INFORMATION SUPPLIED |
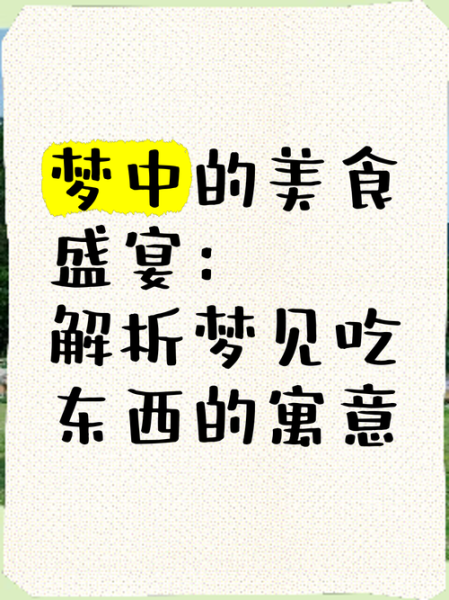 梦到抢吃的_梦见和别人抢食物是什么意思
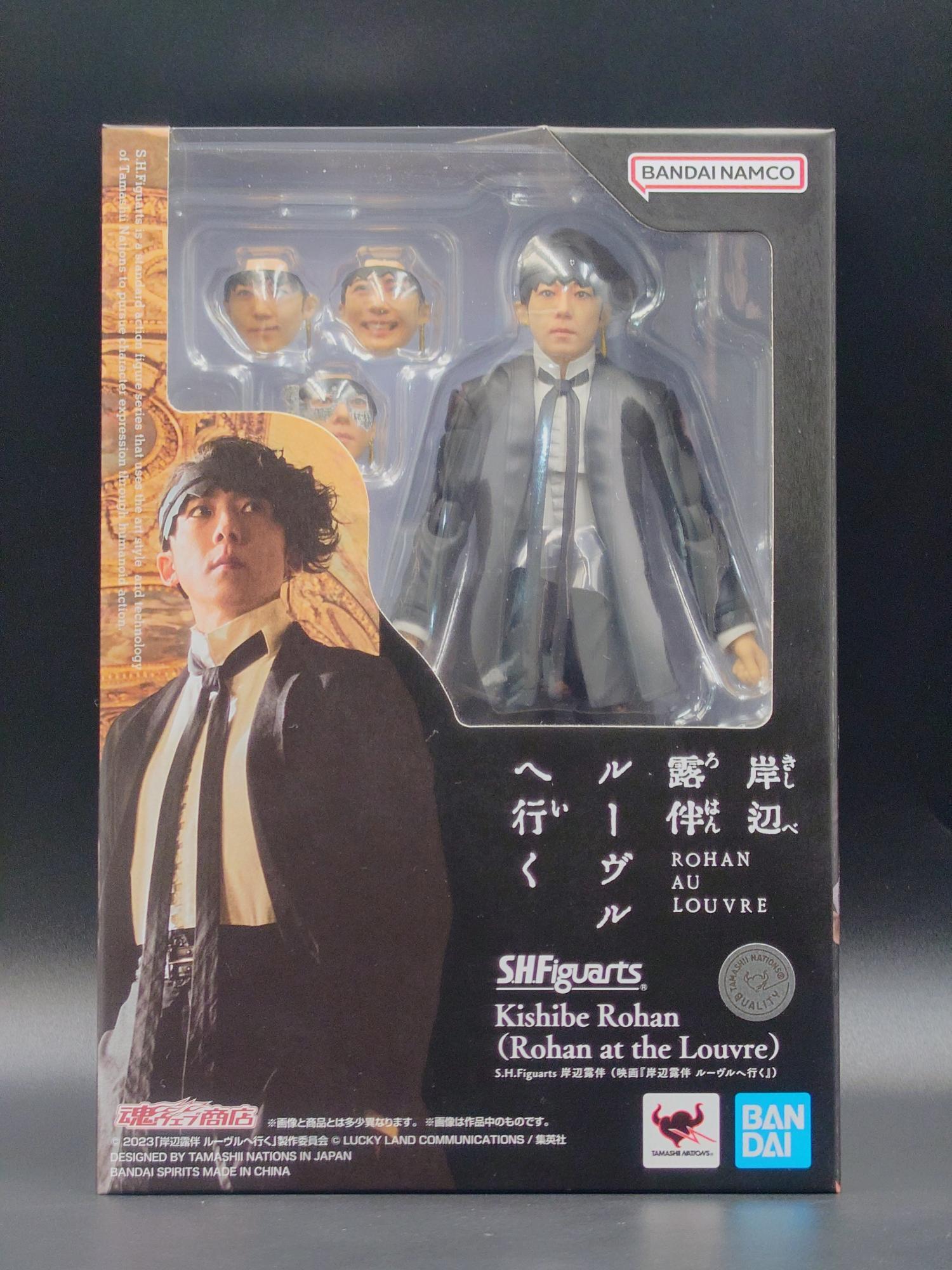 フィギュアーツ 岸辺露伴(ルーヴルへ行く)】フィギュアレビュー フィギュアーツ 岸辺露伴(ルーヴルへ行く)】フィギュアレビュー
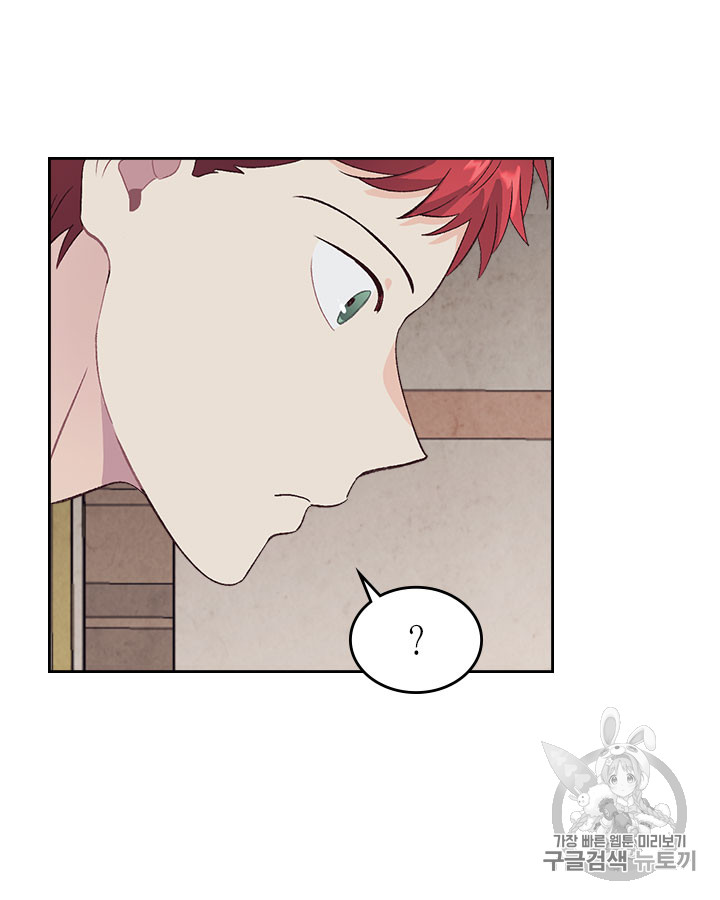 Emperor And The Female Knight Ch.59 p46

...

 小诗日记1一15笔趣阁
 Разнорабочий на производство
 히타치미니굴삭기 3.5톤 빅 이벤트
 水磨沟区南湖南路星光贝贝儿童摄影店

...

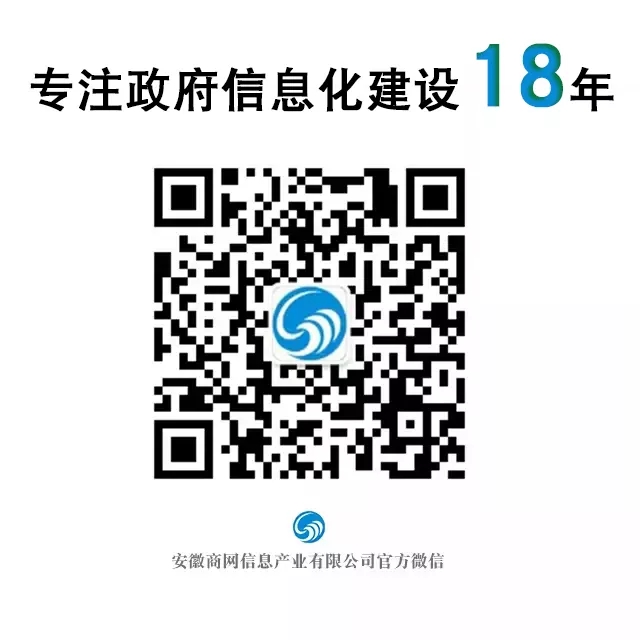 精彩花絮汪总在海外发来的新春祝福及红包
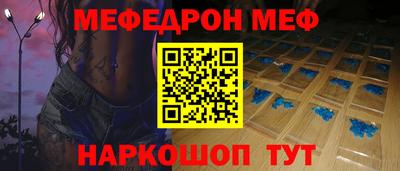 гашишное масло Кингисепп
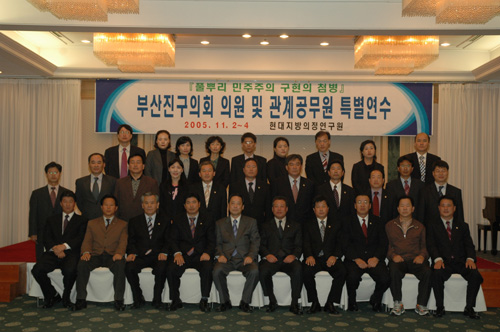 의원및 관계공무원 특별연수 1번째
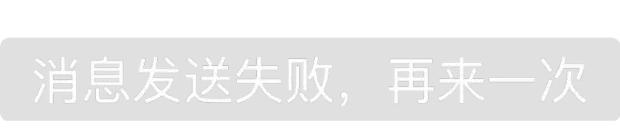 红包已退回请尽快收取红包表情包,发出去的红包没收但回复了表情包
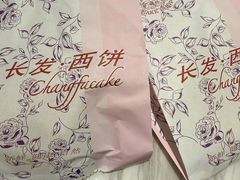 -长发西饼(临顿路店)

WHAT NEEDS TO BE DONE |
Reproduce the lines from the one with "梦到抢吃的_梦见和别人抢食物是什么意思" to the one with "Emperor And The Female Knight Ch.59 p46", and leave the pictures out of your answer.

FINAL ANSWER |
 梦到抢吃的_梦见和别人抢食物是什么意思
 フィギュアーツ 岸辺露伴(ルーヴルへ行く)】フィギュアレビュー フィギュアーツ 岸辺露伴(ルーヴルへ行く)】フィギュアレビュー
 Emperor And The Female Knight Ch.59 p46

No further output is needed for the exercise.